(Extract provided):
◆ ◆ ◆

Completed: Dict{Any, Any}(:a => 42, :c => 42)

Here, :a was nothing but got filled with 42 from its compatible neighbor :b. Together, left and right Kan extensions form the predict-and-repair duality central to FunctorFlow.

Inspecting Diagrams

FunctorFlow provides several ways to inspect diagram structure.

# JSON serialization
json_str = to_json(D4)
println(json_str[1:min(200, length(json_str))], "...")

{"operations":[{"kind":"kanextension","name":"aggregate","source":"Values","direction":"left","metadata":{},"target":"Aggregated","description":"","reducer":"sum","along":"Incidence"}],"name":"Aggrega...

# Dictionary representation
d = as_dict(to_ir(D4))
println("Objects: ", collect(keys(d["objects"])))
println("Operations: ", collect(keys(d["operations"])))

Objects: [1, 2, 3]
Operations: [1]

# IR representation
ir = to_ir(D4)
println(ir)

DiagramIR :AggregationDemo ⟨3 objects, 1 operations, 0 losses⟩

Catlab Integration

FunctorFlow.jl integrates with the AlgebraicJulia ecosystem. You can convert any diagram to an ACSet (Attributed C-Set) for use with Catlab.jl’s categorical algebra tools:

# Convert diagram to ACSet representation
acs = to_acset(D4)

◆ ◆ ◆

(Brief): Reproduce the part of the FunctorFlow excerpt starting with "Here, :a was" and going on through "central to FunctorFlow.". Rely only on the FunctorFlow excerpt.

(Stored data):
◆ ◆ ◆

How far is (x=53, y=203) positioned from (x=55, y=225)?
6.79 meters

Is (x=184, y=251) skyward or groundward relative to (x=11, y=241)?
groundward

◆ ◆ ◆

(Solution to the exercise):
Here, :a was nothing but got filled with 42 from its compatible neighbor :b. Together, left and right Kan extensions form the predict-and-repair duality central to FunctorFlow.